Page:
Antennas based on a helix:
Within a helix element there is placed a rod element resonating at
a different frequency, whereby the rod element is fed separately or
in common with the helix element, or it could be a parasitic rod.
Disadvantages of such structures are the relatively high
manufacturing costs and clearly deteriorated characteristics, when
the antenna is located or turned close to the frame of the
device.
Microstrip structures:
On the surfaces of and possibly within a dielectric plate there are
radiating conductor areas, of which one or more can be a feed area,
and of which one or more can be parasitic areas. The conductor
areas can also be designed so that they contain one or more gaps
acting as radiators. A disadvantage of most microstrip structures
are their relatively narrow bandwidths. This disadvantage is less
pronounced in structures containing parasitic elements, but then a
disadvantage will be the relatively large size of the structure.
The characteristics of microstrip antennas are also subject to
drift, and the costs of structures fulfilling said requirements are
rather high.

Exercise A: Quote the antenna passage from "Disadvantages of such" to "of the structure.".
Exercise B: In the antenna passage, why is adding parasitic elements not a full answer to the narrow bandwidth of microstrip structures?
The lines after this point come from a separate source unrelated to the antenna passage.

Material provided:
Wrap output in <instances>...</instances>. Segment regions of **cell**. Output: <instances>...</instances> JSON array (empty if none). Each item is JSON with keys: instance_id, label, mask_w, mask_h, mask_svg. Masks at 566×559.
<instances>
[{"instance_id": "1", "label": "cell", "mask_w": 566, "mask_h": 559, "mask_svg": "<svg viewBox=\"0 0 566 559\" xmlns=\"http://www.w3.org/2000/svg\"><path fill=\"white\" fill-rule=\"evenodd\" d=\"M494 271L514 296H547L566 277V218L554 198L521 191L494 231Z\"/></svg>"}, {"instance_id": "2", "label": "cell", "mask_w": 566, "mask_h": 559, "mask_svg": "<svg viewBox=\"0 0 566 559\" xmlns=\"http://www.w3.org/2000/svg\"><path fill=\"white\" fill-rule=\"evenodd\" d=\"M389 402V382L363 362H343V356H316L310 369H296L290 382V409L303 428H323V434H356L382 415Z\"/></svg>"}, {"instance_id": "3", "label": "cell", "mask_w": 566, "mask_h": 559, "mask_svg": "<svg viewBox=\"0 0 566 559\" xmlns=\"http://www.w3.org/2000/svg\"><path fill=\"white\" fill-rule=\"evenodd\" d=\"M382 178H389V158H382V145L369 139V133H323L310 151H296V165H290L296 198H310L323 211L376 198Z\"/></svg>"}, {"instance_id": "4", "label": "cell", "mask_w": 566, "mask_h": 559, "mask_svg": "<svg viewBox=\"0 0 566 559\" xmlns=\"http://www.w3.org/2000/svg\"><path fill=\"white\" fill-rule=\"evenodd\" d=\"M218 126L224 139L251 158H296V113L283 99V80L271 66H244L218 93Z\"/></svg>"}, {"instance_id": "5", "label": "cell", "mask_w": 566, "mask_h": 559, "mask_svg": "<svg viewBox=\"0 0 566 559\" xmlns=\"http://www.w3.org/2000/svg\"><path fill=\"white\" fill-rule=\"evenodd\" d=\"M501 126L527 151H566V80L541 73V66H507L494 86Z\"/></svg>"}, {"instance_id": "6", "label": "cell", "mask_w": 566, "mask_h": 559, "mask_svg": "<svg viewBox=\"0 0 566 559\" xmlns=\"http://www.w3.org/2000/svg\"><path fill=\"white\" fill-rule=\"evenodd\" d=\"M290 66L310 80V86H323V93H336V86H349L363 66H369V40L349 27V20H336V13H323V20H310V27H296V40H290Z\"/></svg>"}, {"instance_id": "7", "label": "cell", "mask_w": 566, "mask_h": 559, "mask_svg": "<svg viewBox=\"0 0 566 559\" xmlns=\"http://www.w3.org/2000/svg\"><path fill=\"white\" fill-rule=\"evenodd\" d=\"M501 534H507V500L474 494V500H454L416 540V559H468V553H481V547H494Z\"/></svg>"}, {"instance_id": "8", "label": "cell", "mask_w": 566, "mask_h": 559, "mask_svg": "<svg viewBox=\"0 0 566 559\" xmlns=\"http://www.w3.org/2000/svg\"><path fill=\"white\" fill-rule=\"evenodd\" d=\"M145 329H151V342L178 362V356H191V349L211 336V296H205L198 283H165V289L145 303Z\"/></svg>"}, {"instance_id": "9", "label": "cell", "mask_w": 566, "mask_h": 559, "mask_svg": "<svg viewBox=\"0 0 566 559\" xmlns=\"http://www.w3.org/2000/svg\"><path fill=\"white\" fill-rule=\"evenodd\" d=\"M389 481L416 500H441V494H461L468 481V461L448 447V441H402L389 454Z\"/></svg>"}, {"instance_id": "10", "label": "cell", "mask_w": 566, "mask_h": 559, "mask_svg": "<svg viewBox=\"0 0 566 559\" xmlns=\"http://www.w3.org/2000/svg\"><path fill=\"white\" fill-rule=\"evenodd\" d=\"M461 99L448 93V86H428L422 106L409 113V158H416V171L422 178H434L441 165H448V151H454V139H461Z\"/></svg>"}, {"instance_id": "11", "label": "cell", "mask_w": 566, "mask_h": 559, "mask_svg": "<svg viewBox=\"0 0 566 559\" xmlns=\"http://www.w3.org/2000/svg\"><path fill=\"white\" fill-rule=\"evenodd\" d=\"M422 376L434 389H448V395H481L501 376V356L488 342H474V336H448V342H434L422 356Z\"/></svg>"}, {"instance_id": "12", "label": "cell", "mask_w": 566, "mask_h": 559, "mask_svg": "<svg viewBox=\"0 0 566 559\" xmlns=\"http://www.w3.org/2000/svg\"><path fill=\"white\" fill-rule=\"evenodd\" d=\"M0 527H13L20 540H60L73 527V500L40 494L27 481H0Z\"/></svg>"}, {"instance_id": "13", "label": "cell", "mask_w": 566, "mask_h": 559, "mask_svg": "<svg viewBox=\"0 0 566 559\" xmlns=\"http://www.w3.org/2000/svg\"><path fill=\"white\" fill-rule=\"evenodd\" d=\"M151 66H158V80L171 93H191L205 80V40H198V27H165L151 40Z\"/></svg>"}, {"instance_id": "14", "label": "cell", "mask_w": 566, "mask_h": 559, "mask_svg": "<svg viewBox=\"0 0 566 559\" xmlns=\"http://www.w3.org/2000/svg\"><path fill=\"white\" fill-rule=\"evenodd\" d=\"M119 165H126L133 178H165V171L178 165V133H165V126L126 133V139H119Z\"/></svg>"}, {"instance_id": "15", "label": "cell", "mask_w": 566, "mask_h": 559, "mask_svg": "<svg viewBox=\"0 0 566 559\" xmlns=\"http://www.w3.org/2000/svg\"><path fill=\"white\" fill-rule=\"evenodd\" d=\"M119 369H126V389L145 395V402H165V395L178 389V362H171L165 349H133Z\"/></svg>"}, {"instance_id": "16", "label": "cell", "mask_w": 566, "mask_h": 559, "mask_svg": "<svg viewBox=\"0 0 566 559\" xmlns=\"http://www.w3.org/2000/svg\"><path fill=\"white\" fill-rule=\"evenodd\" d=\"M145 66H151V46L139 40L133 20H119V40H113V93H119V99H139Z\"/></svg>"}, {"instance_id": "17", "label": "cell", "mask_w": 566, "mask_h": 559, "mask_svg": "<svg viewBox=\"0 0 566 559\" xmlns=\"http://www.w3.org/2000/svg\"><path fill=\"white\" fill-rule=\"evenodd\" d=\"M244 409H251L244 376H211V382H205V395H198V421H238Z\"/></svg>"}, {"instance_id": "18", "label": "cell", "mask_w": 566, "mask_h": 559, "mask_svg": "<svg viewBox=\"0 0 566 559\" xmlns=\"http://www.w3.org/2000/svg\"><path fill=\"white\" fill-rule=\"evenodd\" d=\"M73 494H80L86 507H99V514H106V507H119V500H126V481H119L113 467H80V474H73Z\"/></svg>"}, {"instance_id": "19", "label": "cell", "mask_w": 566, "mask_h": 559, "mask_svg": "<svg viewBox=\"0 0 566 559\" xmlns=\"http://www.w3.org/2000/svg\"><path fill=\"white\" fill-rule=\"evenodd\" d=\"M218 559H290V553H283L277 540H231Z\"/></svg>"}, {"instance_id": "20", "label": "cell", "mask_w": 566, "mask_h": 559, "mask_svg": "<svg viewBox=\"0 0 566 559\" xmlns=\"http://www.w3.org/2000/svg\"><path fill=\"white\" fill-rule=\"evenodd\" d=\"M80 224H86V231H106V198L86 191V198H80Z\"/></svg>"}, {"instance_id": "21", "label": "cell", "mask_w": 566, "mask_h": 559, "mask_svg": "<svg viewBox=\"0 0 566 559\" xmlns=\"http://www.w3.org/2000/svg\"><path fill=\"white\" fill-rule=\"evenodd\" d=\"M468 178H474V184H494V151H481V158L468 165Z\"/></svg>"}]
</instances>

Exercise answer A:
Disadvantages of such structures are the relatively high
manufacturing costs and clearly deteriorated characteristics, when
the antenna is located or turned close to the frame of the
device.
Microstrip structures:
On the surfaces of and possibly within a dielectric plate there are
radiating conductor areas, of which one or more can be a feed area,
and of which one or more can be parasitic areas. The conductor
areas can also be designed so that they contain one or more gaps
acting as radiators. A disadvantage of most microstrip structures
are their relatively narrow bandwidths. This disadvantage is less
pronounced in structures containing parasitic elements, but then a
disadvantage will be the relatively large size of the structure.

Exercise answer B: Parasitic elements make the narrow bandwidth less pronounced, but the structure then becomes relatively large.